Hey there, time traveller!
This article was published 20/11/2012 (1732 days ago), so information in it may no longer be current.
OTTAWA -- Canada's food supply will be safer due to new food-safety legislation passed Tuesday, Agriculture Minister Gerry Ritz says.
Bill S-11 will raise penalties for violating safety standards from $250,000 to as much as $5 million, improve the ability to trace food through the supply system when a recall is necessary, improve record-keeping from food-production facilities and give food inspectors more power to ensure companies provide the documents in readable formats.
"Food safety continues to be our top priority," Ritz said.
The passage of the legislation, introduced last spring, comes just after the largest food recall in Canadian history. In September and October, nearly 2,000 beef products linked to the XL Foods plant in Brooks, Alta., were recalled due to E. coli contamination. Eighteen illnesses have been traced to the tainted beef. The plant was closed for more than a month while it addressed food-safety concerns.
The federal government was criticized for not acting fast enough, as it took more than 10 days to issue a recall after the first positive E. coli test. Opposition parties questioned why it took so long to figure out the contaminated beef had ended up in the food supply.
A reason for the delay was the difficulty for food inspectors to get timely and readable reports on food safety.
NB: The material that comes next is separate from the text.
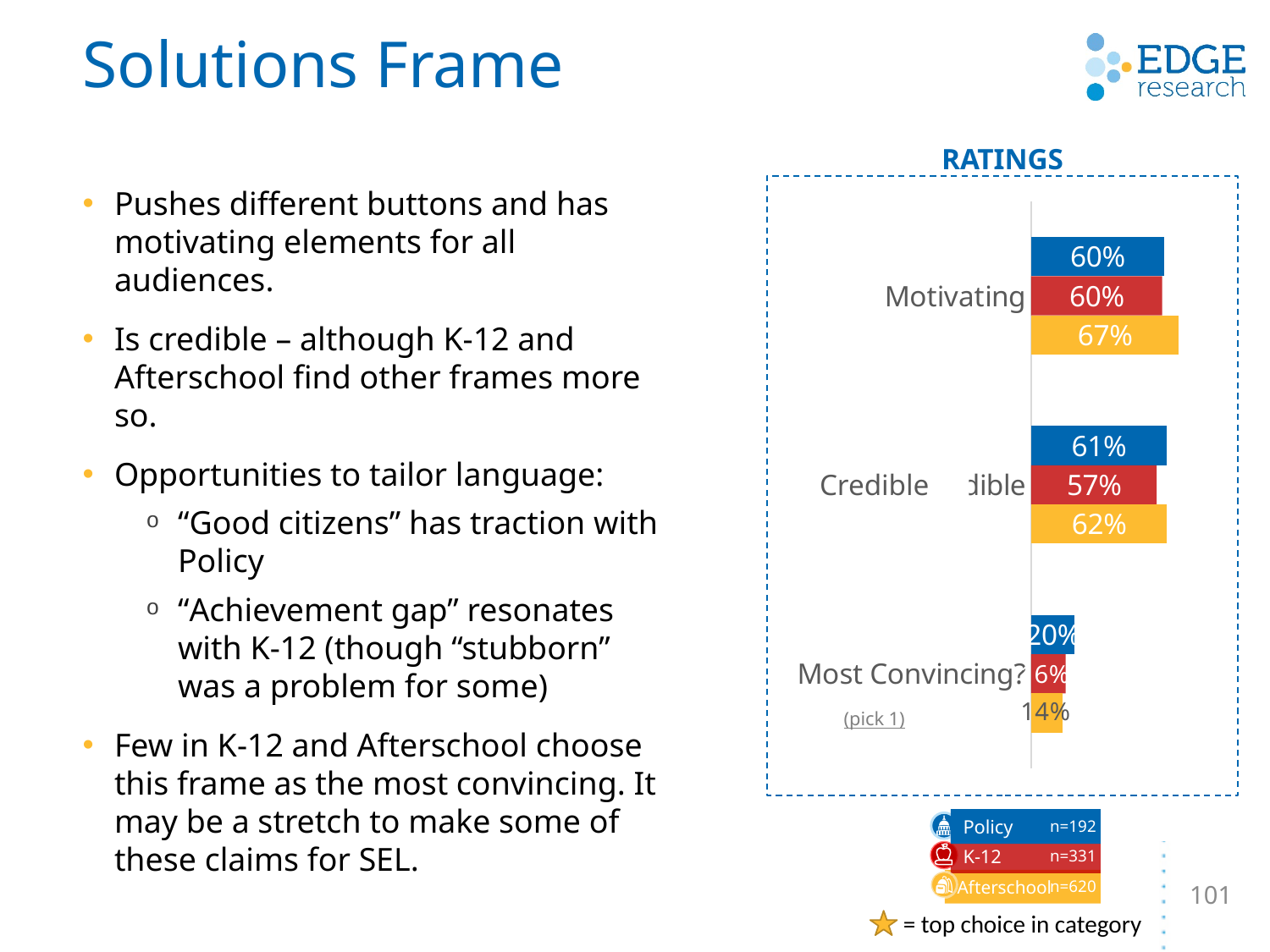
What is the difference between the Afterschool and Policy values for Motivating? 7% What is the Afterschool value for Motivating? 67% What is the Policy value for Most Convincing? 20% What sample size (n) does the legend give for Afterschool? n=620 How many rating categories are shown on the chart? 3 What kind of chart is shown under the RATINGS heading? bar chart Which audience has the lowest value for Most Convincing? Afterschool How many series does the legend list? 3 What is the K-12 value for Credible? 57% Which audience has the highest value for Credible? Afterschool Which is larger for Credible, the Policy value or the K-12 value? Policy What is the K-12 value for Most Convincing? 16%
Ritz said this bill will make sure inspectors can get the reports they need and in a format they can easily read "without taking days to analyze."
More than a dozen recalls were issued over several weeks, partly because of the difficulty in tracing food products once they left the southern Alberta plant. Bill S-11 will establish a better map to trace every step a food product takes between producer and consumer.
Ritz said the majority of food recalls in Canada involve imported foods. The bill will require food importers to register with the Canadian Food Inspection Agency to help trace products once they arrive in Canada.
He said the bill was not tailored to the XL Foods situation, as it was tabled last spring, but it did deal with gaps that were identified before the XL Foods incident, which became apparent once the recall was ordered.